The differences in precinct are evident by looking at the number of stops by hour segmented by precinct. Clearly, precinct 5 has the most stops during daytime hours (7AM-4PM) but fewer stops for the rest of the day. Conversely, precinct 8 has a medium number of stops during the daytime but the most stops during odd hours such as around midnight. These trends likely reflect both the patrolling patterns of police and the traffic waves in certain areas of the city.

Code
nashville |> 
  filter(precinct %in% as.character(1:8)) |> 
   mutate(subject_race = ifelse(subject_race %in% 
        c("asian/pacific islander", "unknown", "other", "hispanic"), "other", 
        as.character(subject_race))) |> 
  select(precinct, subject_race) |> 
  drop_na() |> 
  ggplot(aes(x = precinct, fill = subject_race)) + 
  geom_bar(position='fill') + 
  labs(x = "Precinct", y = "Proportion") + 
  ggtitle("Race Comparisons Across Precincts") + 
  scale_fill_manual(values = c("#aec57b", "#ad8db3", "#82A2CA"),
                    name = "Race") + 
  theme_bw(13)

From the stacked barplot above, we see that the distribution of races also varies by precinct. Precinct 6 has the highest proportion of Black individuals stopped, while precinct 1 has the greatest proportion of White drivers stopped. Visualizing these differences can show the bigger picture of the populations of neighborhoods in Nashville.

Code
nashville |> 
  filter(precinct %in% as.character(1:8)) |> 
  select(precinct, arrest_made, citation_issued, 
         warning_issued, frisk_performed, search_conducted, 
         search_person, search_vehicle) |> 
  drop_na() |> 
  group_by(precinct) |> 
  summarise(arrest_made = mean(arrest_made),
            citation_issued = mean(citation_issued),
            warning_issued = mean(warning_issued),
            frisk_performed = mean(frisk_performed),
            search_conducted = mean(search_conducted),
            search_person = mean(search_person),
            search_vehicle = mean(search_vehicle)) |> 
  ggparcoord(columns = 2:8, groupColumn = "precinct") +
  theme_bw(13) + 
  ggtitle("Stop Outcomes by Precinct") +
  theme(axis.text.x = element_text(angle = 25, vjust = 1, hjust=1))

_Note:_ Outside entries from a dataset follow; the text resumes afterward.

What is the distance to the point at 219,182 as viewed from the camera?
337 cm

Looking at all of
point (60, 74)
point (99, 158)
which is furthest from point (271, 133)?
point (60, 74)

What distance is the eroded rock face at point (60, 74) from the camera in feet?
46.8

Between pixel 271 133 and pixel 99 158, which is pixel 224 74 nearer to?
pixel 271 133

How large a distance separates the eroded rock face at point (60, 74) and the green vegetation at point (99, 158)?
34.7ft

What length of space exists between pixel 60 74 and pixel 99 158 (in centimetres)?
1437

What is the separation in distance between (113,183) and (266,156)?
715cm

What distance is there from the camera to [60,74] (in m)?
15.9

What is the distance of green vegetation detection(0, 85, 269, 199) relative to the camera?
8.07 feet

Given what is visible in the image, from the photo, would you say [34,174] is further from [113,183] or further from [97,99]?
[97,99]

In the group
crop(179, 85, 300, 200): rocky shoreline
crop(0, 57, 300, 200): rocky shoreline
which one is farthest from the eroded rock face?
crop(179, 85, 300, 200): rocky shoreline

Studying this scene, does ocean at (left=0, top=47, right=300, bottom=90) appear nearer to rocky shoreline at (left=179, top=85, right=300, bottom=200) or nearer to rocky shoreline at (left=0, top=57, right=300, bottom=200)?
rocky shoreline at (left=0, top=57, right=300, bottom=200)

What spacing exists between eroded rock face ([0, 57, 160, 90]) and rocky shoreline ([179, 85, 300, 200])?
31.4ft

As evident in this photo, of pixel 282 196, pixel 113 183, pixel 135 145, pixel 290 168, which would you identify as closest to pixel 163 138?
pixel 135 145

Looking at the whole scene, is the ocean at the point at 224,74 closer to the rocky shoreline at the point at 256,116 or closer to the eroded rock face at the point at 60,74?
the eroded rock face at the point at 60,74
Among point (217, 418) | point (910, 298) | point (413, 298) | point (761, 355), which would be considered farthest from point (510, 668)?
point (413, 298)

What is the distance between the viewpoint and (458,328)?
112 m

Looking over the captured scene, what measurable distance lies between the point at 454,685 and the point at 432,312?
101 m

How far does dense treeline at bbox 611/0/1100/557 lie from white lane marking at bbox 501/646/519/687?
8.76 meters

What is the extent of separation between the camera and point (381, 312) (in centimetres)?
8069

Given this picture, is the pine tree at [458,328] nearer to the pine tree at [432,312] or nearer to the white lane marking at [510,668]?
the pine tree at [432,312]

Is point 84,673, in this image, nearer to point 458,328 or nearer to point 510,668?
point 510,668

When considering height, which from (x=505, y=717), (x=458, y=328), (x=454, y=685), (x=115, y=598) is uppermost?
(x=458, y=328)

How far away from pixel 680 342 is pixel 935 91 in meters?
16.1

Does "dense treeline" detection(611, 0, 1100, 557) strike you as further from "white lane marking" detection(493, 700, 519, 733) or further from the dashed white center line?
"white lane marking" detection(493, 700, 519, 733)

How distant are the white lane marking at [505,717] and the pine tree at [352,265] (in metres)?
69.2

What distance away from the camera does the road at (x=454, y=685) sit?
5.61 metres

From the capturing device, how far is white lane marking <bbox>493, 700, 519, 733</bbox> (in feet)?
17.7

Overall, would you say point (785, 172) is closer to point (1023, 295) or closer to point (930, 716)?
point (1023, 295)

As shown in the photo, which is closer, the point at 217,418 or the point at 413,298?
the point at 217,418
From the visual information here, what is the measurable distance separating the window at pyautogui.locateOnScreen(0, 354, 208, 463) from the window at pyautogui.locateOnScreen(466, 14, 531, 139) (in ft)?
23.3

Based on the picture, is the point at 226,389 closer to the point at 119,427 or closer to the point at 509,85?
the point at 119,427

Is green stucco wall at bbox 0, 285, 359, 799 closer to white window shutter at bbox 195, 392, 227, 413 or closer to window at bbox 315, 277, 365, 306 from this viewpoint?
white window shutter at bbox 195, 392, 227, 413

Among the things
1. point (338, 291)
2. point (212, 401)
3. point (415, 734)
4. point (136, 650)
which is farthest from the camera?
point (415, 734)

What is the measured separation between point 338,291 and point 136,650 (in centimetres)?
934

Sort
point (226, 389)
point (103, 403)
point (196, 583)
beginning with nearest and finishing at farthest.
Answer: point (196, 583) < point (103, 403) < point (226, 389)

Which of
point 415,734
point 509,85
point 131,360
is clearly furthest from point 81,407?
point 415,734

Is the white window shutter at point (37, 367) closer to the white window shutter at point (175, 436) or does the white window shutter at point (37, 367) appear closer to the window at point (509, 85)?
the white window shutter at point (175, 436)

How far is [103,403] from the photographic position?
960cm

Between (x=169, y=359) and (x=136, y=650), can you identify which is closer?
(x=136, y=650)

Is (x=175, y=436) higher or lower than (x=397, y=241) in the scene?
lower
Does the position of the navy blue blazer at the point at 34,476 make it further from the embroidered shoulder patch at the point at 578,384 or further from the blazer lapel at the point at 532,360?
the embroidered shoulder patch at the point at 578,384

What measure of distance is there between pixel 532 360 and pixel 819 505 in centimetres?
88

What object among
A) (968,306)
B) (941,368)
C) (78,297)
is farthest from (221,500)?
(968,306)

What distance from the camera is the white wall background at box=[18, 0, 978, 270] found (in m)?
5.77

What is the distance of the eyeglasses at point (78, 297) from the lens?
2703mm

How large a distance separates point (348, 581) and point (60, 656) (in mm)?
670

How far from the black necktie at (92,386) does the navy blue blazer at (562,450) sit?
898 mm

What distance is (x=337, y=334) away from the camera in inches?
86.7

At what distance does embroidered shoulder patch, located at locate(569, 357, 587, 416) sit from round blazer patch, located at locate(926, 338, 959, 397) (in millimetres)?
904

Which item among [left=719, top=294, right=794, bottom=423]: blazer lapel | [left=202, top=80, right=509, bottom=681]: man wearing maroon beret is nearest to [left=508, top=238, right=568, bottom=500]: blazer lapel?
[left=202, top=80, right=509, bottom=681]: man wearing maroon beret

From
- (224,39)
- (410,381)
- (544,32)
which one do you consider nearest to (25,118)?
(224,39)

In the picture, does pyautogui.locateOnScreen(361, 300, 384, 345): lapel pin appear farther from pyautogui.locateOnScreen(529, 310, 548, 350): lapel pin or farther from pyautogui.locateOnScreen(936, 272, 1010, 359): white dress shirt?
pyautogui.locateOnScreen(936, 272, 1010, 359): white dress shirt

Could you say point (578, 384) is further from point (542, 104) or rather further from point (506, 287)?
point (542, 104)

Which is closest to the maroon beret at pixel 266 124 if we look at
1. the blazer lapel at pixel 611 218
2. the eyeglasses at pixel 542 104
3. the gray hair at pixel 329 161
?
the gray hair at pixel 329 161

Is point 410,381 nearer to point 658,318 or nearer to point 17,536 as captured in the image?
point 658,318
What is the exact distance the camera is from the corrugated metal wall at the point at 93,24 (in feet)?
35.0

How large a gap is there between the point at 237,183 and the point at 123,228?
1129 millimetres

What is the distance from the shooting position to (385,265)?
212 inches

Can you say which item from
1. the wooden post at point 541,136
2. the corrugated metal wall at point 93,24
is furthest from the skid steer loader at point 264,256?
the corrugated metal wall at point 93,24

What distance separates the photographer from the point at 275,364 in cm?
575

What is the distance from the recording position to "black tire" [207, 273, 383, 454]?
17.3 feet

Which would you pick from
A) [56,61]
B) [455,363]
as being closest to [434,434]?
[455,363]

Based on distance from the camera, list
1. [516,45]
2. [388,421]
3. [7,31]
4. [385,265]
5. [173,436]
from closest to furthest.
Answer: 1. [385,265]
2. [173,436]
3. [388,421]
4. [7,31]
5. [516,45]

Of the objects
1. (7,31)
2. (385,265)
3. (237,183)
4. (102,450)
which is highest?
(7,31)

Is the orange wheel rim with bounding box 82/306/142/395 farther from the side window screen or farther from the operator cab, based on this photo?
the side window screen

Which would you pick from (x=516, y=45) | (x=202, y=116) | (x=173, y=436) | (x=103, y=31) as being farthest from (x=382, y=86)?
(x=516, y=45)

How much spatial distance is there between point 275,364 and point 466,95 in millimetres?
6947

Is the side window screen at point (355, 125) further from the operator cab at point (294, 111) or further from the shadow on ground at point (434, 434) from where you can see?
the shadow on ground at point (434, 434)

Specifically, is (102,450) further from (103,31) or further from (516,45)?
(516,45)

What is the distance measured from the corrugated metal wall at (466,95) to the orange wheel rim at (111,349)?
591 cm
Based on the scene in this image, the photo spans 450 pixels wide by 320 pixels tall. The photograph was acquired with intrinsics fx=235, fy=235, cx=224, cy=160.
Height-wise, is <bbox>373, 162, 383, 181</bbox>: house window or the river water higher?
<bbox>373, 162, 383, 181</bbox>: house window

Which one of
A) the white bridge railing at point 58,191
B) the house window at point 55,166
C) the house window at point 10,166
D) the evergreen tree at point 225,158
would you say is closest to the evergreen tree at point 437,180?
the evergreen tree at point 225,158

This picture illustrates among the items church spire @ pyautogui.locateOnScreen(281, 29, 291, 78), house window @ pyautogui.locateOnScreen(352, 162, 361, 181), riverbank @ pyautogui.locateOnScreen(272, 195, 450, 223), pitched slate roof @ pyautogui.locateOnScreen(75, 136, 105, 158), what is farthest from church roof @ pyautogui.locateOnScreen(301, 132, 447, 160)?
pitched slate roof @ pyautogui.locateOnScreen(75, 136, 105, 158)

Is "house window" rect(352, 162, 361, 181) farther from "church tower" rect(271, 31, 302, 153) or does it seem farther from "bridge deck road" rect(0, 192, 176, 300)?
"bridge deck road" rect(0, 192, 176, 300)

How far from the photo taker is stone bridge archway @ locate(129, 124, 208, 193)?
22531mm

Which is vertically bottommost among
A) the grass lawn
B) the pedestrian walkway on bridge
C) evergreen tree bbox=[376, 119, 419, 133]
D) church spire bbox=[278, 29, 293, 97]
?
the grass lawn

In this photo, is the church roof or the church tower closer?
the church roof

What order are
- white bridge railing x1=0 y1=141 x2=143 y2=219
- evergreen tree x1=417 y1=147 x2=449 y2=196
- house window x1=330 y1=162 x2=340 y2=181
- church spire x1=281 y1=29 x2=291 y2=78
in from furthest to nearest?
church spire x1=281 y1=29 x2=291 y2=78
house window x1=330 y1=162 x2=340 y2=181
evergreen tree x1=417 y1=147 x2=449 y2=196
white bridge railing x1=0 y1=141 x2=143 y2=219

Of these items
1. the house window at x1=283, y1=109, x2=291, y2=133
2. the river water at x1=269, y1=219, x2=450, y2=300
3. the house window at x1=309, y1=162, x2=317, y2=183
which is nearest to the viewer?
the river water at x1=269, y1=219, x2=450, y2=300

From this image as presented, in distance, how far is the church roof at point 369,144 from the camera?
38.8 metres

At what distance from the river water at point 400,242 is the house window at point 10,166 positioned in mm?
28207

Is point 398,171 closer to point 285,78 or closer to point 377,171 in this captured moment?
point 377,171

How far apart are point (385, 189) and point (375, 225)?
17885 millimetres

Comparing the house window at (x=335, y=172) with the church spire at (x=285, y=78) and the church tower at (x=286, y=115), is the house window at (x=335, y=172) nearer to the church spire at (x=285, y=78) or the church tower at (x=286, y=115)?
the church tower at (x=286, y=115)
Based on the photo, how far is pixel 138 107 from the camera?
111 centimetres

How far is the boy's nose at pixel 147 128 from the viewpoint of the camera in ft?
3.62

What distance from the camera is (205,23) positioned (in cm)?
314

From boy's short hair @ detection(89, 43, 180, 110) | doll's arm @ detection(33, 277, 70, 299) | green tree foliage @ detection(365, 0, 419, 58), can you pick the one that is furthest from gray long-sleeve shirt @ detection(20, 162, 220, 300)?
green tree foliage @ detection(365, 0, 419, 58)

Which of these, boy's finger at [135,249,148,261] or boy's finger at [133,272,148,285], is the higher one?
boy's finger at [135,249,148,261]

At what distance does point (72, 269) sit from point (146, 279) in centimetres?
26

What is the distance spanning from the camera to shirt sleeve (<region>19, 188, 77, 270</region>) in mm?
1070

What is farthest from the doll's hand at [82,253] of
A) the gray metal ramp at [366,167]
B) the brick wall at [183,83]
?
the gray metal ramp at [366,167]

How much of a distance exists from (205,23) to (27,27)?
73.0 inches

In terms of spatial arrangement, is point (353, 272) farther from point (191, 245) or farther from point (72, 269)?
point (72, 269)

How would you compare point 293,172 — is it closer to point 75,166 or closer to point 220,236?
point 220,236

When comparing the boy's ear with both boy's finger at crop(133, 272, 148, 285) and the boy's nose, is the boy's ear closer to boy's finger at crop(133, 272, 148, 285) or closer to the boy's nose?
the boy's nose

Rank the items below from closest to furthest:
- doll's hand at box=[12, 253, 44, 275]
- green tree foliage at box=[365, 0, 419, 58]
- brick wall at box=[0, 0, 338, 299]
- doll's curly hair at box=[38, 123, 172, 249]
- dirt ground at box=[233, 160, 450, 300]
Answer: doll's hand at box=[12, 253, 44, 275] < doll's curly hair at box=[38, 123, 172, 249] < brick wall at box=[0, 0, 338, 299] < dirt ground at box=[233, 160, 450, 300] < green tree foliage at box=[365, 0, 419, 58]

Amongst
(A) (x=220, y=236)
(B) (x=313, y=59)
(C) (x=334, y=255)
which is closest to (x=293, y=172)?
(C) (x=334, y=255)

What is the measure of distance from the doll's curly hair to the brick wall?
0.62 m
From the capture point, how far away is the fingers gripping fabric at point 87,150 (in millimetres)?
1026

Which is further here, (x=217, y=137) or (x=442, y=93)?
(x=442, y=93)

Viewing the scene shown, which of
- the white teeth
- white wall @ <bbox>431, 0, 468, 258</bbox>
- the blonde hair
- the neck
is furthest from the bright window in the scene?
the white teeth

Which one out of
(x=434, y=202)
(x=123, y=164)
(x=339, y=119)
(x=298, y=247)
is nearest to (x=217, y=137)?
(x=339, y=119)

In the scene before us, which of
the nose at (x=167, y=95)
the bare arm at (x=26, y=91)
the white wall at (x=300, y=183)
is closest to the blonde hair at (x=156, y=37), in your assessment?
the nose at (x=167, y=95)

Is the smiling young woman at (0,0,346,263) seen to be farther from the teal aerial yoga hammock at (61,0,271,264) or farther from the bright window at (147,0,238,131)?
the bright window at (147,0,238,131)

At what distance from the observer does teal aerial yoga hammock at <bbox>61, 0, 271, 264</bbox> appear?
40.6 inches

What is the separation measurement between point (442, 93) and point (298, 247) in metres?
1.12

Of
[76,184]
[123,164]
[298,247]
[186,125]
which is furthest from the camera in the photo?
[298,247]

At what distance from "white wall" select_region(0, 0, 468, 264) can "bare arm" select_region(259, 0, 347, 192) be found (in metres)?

Finally, we compare the breakdown of outcomes by precinct. We see that precinct 7 is where individuals are the most likely to be searched. Precinct 4 has the lowest rates of searches and warnings but the highest likelihood of a citation issued. This plot also verifies the tradeoff between citations and warnings that was shown in the parallel coordinates plot by race. Precincts with a high rate of citations also have a low rate of warnings, and the converse holds. To see this, note the trends exhibited by precincts 2 and 4.